Updated: Jul 28, 2021
WORDS AND PHOTOS: VICTORIA SCOTT
I legitimately tried to avoid writing about cars from anything but a general car enthusiast’s perspective. I want to hear and write stories about cars for people who enjoy them, because it is my first and foremost passion. But most car enthusiasts recognize that their favorite platforms are not developed in a vacuum - look at the Japanese muscle wars of the 90s leading to the development of some of the most beloved sports cars of all time, or the creation of the EPA and the oil crisis of the 70s reshaping what performance meant to an entire generation of Americans. Cars cannot exist without people to drive them, and the very design of our most favored or reviled vehicles reflects this.

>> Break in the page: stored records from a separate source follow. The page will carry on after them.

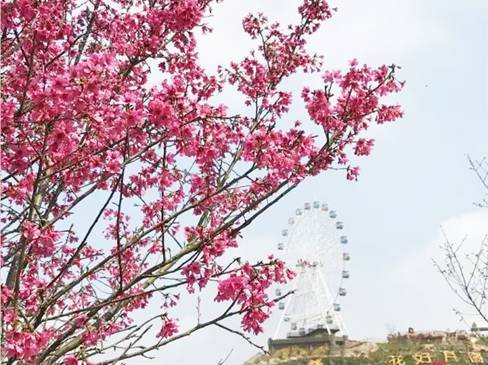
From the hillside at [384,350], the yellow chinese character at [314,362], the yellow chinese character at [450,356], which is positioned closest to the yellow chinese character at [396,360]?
the hillside at [384,350]

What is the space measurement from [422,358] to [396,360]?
128cm

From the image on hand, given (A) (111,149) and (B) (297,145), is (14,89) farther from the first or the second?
(B) (297,145)

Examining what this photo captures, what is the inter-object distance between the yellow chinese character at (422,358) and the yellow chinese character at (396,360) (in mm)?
689

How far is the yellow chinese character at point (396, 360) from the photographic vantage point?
30.7 m

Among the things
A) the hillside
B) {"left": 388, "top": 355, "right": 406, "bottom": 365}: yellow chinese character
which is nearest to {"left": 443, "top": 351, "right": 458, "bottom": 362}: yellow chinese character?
the hillside

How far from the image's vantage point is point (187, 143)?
3.48 meters

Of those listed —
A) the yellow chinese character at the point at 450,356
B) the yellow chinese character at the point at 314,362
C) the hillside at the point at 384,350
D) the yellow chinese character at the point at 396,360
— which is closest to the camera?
the yellow chinese character at the point at 450,356

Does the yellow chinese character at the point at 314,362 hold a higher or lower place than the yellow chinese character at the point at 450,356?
higher

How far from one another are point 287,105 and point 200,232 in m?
1.66

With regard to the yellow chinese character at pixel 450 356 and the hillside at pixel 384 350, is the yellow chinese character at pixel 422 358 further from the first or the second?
the yellow chinese character at pixel 450 356

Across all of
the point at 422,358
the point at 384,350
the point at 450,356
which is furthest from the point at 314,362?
the point at 450,356

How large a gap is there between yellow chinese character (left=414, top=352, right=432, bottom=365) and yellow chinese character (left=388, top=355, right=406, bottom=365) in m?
0.69

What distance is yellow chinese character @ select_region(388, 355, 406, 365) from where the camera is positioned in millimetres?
30719

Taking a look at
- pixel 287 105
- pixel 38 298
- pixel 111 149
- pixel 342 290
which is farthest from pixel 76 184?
pixel 342 290
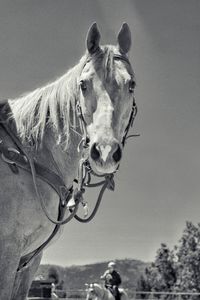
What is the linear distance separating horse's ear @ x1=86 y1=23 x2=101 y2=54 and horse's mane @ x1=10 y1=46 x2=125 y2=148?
0.05 metres

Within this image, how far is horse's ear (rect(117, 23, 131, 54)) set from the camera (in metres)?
3.80

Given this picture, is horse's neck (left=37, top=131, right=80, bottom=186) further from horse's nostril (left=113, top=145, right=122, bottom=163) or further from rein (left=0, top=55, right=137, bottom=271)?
horse's nostril (left=113, top=145, right=122, bottom=163)

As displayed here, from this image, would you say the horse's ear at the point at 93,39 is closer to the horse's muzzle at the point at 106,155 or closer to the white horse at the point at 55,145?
the white horse at the point at 55,145

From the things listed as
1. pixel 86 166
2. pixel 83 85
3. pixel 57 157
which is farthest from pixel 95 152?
pixel 57 157

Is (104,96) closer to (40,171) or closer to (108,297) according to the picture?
(40,171)

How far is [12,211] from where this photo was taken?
3400 millimetres

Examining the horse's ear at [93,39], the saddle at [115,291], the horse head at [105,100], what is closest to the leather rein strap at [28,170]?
the horse head at [105,100]

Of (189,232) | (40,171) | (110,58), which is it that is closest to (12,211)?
(40,171)

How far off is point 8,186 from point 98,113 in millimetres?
788

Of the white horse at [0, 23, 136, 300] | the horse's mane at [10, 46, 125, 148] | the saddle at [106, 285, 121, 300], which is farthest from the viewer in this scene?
the saddle at [106, 285, 121, 300]

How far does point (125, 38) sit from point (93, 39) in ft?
0.95

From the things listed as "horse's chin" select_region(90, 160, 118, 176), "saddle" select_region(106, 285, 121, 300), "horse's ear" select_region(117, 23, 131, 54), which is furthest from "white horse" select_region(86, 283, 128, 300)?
"horse's chin" select_region(90, 160, 118, 176)

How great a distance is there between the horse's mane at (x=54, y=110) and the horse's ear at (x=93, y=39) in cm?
5

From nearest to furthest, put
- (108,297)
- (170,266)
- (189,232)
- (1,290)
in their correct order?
(1,290) → (108,297) → (189,232) → (170,266)
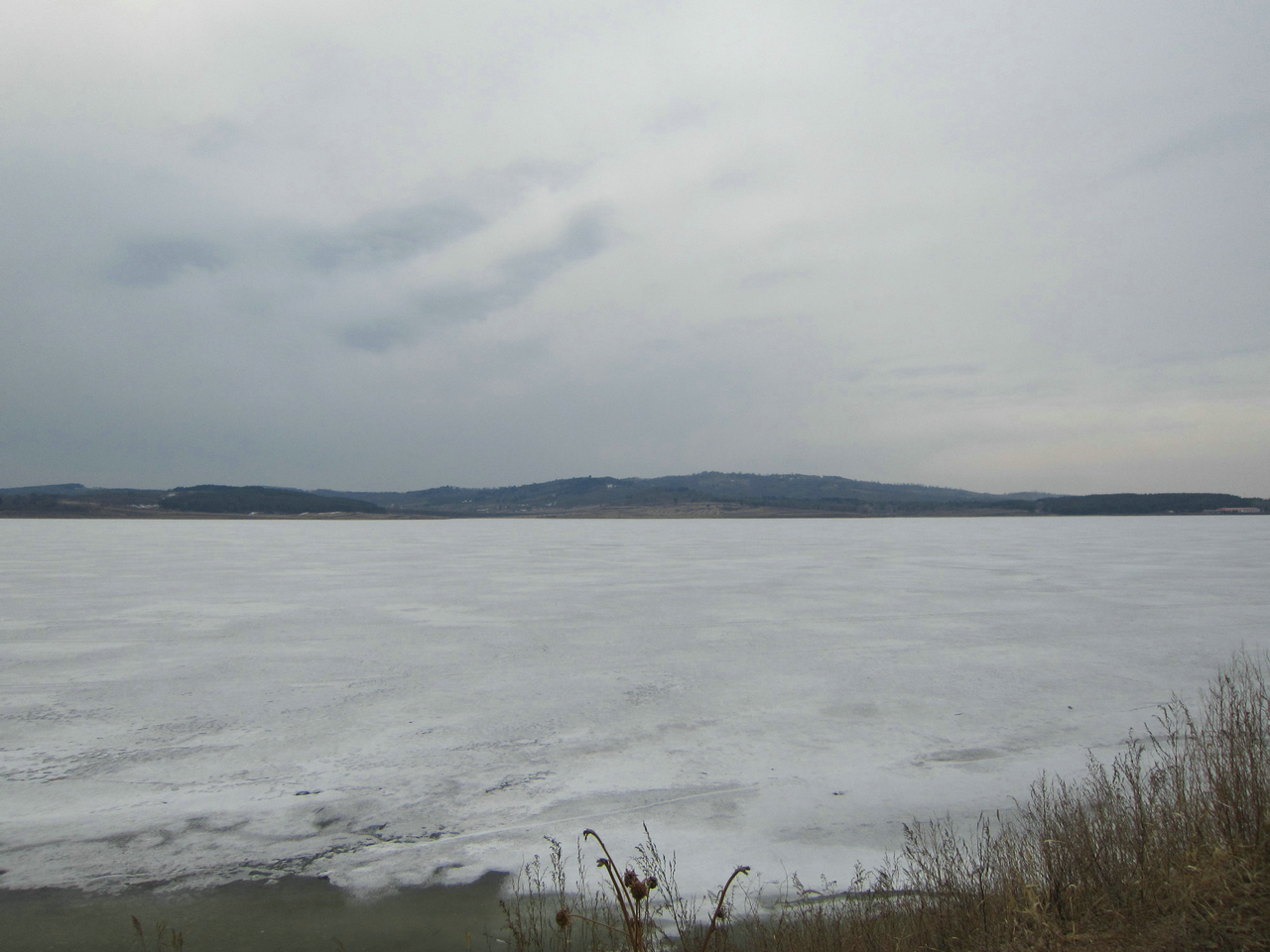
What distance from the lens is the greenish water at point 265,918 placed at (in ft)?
11.9

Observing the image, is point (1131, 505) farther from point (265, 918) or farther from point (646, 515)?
point (265, 918)

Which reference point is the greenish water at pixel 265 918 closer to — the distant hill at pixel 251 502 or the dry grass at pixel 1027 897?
the dry grass at pixel 1027 897

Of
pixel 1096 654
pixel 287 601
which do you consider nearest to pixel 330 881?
→ pixel 1096 654

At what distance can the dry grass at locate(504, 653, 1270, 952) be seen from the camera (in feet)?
9.65

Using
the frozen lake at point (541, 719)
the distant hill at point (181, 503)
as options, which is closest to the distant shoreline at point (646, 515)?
the distant hill at point (181, 503)

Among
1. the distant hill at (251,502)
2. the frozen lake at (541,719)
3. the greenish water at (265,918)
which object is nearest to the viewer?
the greenish water at (265,918)

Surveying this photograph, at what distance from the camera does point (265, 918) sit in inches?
152

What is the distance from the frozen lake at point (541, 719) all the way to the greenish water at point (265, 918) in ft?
0.58

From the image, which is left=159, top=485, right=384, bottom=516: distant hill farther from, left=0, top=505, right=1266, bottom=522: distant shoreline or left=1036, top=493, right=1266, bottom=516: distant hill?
left=1036, top=493, right=1266, bottom=516: distant hill

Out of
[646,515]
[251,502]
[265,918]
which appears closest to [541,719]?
[265,918]

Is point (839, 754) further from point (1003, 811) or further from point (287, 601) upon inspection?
point (287, 601)

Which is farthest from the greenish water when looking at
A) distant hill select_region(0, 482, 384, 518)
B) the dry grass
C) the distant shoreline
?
distant hill select_region(0, 482, 384, 518)

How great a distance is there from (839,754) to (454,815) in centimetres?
305

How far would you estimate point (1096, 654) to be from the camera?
31.4ft
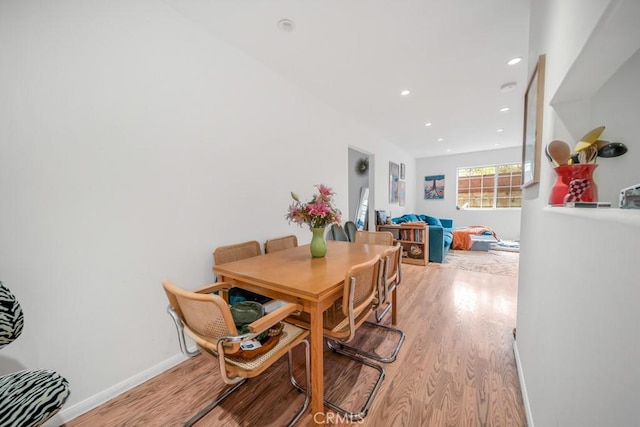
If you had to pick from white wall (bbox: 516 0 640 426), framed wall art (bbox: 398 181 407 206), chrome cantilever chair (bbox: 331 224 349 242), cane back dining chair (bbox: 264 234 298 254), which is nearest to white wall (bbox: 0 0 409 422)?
cane back dining chair (bbox: 264 234 298 254)

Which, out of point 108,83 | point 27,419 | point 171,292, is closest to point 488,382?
point 171,292

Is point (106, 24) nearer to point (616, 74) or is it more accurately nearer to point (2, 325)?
point (2, 325)

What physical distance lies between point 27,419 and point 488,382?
88.5 inches

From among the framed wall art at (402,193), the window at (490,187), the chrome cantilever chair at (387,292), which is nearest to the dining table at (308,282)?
the chrome cantilever chair at (387,292)

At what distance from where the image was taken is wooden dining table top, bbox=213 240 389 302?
1.18 m

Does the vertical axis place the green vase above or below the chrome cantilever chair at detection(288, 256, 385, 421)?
above

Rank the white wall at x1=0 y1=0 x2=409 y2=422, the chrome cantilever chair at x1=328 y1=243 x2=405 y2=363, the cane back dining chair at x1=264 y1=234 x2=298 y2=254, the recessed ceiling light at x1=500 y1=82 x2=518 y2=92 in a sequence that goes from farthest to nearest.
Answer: the recessed ceiling light at x1=500 y1=82 x2=518 y2=92 → the cane back dining chair at x1=264 y1=234 x2=298 y2=254 → the chrome cantilever chair at x1=328 y1=243 x2=405 y2=363 → the white wall at x1=0 y1=0 x2=409 y2=422

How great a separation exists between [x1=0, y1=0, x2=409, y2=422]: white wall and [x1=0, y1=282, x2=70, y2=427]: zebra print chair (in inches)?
10.7

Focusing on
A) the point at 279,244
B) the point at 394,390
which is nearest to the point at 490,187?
the point at 279,244

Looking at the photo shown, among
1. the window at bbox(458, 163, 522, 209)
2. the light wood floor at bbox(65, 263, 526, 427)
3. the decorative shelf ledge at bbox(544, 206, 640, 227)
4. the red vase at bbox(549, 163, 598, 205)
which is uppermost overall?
the window at bbox(458, 163, 522, 209)

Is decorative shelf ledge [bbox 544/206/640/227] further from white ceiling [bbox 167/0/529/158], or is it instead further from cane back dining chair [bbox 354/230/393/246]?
white ceiling [bbox 167/0/529/158]

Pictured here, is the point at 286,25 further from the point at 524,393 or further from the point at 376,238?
the point at 524,393

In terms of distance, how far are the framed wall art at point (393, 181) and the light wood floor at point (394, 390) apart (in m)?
3.69

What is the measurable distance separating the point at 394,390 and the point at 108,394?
5.77 feet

More importantly, cars exist as a reflection of the culture they are born into. Radwood, the celebration of 80s and 90s cars and style, is a phenomenal example of this - the cars and culture, when put together, become more than the sum of their parts. The boxy designs and gridded, space-age tachometers are cool as their own phenomena, but when contextualized with the birth of modern computing and the bubble economy of Japan, they make sense in the grand scheme of humanity, and seeing how individual manufacturers decided to approach this on their own terms is its own fun.
And that brings me to the place where I write this article from. I have written once before about the intersection of identity and the car scene, and I have been told by many people that it resonated. I have always wanted to hear more queer voices in the car scene (and there are some fantastic writers out there already who inspired me, @dsgolson, @cdavies, and more among them), but I don’t really hear what I think needs to be said. And yet here I am - I am a trans femme car writer, and trying to be more visible by the day - not because I want to, but because I need to, to be authentic to myself and be able to sleep at night.
I truly need to write this. I am not trying to step into the role of spokesperson for the queer car community, but I want to write this to tell every single LGBT+ person currently scared of taking their pride and joy to a car show, or debating if they’ll be able to get support when their new project they’re eyeing inevitably breaks, that the community is - at its core - good.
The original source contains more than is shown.